When I got pregnant with my third child, then, I was dismayed when the woozy sessions began again, earlier than before and more frequent. This time, I had a blood pressure cuff, thanks to both my status as a UPer (someone who has an unassisted pregnancy) and my desire to foist it on my mother once I had the baby, since her doctor had suggested home monitoring of her blood pressure (and yet she didn't buy a machine). I took my blood pressure during a woozy time. Repeatedly. It was clear that it did not originate from blood pressure. I tried all the blood sugar ideas again, to no effect. I drank water, to make sure I was not dehydrated. Again, no effect. I intuitively felt that there was a reason it should be worse during a subsequent pregnancy. After much reading, I began to suspect that I was anemic. During my second pregnancy, as part of the care I received from the midwife, the iron level in my blood was tested. I was not anemic. I have never tested as someone who is anemic. I was, however, symptomatic.

I bought an iron supplement. I began taking it at the recommended dosage. Within a week, the woozy feelings had almost disappeared; two weeks after beginning the supplement, they were completely gone, and remained gone for the rest of the pregnancy. I was functionally anemic. Knowing I was the only expert involved in my pregnancy, I could not simply accept an outsider's explanation. Even though I thought I was taking responsibility for my care in previous pregnancies, I can clearly see now how easy it was to abdicate some of the responsibility.

I highly recommend the book Expecting Trouble to anyone interested in prenatal care and the various forms it can take. The author makes the important point in several ways that prenatal care is not actually about preventing problems. It's about the detection of problems. True preventative prenatal care would be focused on nutrition, exercise, the position of the baby, and preparation for childbirth.

All of which any woman can do on her own. If she does not choose to do so, there's no issue with that, but I think it's vitally important to remember that preventative prenatal care has to begin and end with the woman herself.

3 comments:

Daisy said...

Great post. I think it is really important for women to take charge of their health!

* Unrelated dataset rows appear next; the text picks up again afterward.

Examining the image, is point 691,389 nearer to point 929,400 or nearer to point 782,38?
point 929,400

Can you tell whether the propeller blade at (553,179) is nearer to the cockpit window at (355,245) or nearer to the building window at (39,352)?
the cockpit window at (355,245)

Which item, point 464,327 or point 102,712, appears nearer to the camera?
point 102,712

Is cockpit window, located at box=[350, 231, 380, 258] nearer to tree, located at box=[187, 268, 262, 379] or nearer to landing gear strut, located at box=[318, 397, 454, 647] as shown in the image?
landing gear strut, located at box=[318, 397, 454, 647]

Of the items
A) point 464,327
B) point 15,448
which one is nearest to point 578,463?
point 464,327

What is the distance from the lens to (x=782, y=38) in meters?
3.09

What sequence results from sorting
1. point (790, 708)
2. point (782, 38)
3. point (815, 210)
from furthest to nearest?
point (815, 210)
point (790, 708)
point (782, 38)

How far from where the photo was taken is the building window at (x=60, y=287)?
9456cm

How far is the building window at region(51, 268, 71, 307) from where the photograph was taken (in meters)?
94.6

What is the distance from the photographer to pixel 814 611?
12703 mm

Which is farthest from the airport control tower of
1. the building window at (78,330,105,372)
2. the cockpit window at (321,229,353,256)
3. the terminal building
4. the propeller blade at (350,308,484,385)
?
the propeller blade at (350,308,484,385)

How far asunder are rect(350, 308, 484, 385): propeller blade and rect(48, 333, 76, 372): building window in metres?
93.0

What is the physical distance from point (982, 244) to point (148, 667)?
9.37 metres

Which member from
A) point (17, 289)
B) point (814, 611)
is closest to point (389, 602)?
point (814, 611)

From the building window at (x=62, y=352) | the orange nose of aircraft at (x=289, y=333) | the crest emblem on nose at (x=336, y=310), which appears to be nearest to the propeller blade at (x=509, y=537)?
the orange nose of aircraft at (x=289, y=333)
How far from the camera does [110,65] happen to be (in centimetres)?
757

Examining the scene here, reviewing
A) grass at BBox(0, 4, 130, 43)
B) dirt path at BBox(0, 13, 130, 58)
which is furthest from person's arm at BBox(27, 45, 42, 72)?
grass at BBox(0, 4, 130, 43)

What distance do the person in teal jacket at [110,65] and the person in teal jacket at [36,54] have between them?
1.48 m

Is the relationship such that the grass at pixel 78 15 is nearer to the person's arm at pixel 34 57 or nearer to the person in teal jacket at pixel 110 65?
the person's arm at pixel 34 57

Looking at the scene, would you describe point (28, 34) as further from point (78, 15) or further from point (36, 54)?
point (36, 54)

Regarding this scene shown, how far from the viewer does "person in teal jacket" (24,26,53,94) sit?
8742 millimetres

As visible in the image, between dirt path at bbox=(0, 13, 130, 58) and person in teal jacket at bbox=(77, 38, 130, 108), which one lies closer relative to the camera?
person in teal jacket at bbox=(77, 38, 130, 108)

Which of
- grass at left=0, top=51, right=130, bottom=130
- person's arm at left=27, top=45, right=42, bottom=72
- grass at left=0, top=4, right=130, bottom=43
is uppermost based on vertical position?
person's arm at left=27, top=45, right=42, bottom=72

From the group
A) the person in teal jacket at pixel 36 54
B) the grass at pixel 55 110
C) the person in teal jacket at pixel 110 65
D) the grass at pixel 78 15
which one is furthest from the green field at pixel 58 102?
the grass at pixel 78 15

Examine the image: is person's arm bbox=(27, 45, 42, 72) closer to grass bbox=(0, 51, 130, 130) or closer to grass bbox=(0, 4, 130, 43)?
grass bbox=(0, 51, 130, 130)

I would have loved to have tried for a home birth. Unfortunately, my circumstances didn't allow for it.

I never tested anemic either. Doctor laughed and said I liked my greens too well to be anemic. ;-)

Smrt Mama said...

I'm the opposite, as I've mentioned. Test low, but "low" is actually my normal.

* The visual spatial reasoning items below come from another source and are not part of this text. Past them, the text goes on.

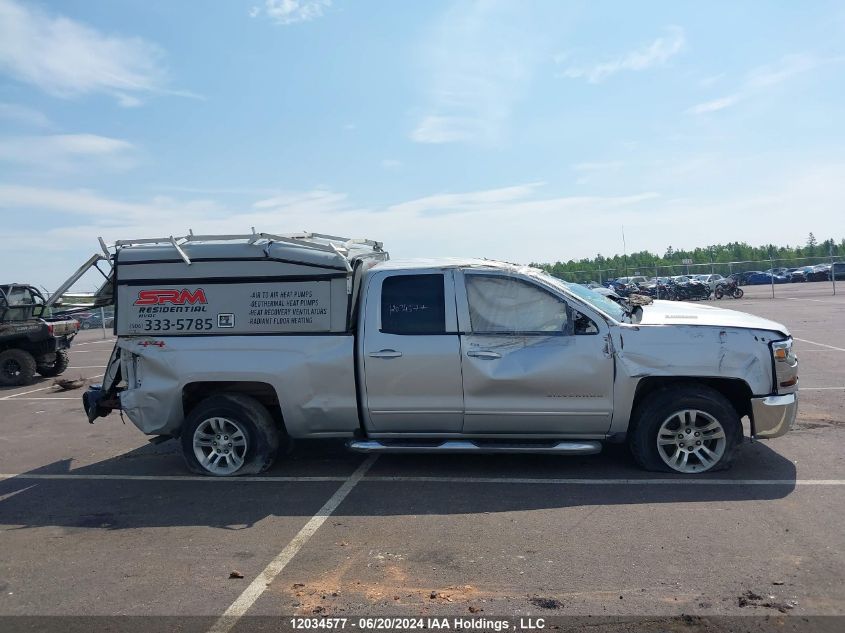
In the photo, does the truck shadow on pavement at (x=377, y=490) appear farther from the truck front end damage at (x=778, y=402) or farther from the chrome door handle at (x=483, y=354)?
the chrome door handle at (x=483, y=354)

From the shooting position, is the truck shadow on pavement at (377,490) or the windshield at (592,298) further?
the windshield at (592,298)

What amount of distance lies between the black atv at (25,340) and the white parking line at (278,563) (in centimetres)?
1096

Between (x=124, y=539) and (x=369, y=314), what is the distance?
8.81 feet

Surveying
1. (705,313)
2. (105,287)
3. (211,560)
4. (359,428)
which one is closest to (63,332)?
(105,287)

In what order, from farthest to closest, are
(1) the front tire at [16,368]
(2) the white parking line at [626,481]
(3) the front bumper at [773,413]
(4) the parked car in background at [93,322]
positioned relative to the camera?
(4) the parked car in background at [93,322]
(1) the front tire at [16,368]
(3) the front bumper at [773,413]
(2) the white parking line at [626,481]

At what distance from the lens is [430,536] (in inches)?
197

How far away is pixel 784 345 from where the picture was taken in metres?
5.99

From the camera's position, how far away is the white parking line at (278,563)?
154 inches

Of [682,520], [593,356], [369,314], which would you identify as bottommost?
[682,520]

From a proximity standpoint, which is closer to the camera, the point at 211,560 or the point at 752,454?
the point at 211,560

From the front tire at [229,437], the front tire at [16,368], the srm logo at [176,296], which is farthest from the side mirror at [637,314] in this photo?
the front tire at [16,368]

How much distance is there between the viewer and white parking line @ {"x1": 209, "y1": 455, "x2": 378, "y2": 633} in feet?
12.9

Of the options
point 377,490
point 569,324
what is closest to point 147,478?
point 377,490

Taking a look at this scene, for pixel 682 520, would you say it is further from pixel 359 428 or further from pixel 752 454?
pixel 359 428
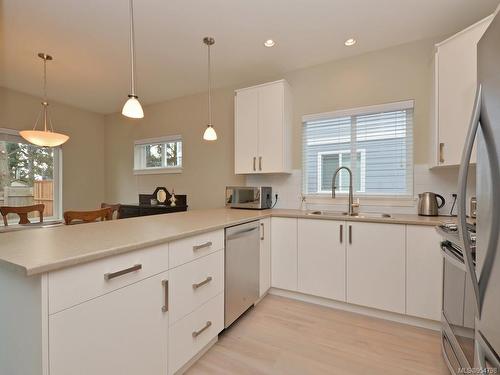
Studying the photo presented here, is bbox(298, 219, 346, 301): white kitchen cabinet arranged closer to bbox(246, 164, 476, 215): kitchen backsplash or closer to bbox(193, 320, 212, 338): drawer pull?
bbox(246, 164, 476, 215): kitchen backsplash

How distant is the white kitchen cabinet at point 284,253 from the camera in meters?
2.37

I put down something like 10 or 12 visits on the paper for Babypie's birth certificate. I decided that I would count "visits to the bathroom to test my own urine" as "prenatal visits." I'm sure I tested at least 10 times during pregnancy, because my dad's diabetic status makes me hyperaware (and I'm still trying to replicate my OMG HORRIBLE DIABEETUS!!! incident from my short stint w/ midwives *wink*).

Sarah said...

I can't remember who said it, but it was someone on LJ. "UCing doesn't just mean waiting for the baby to fall out!"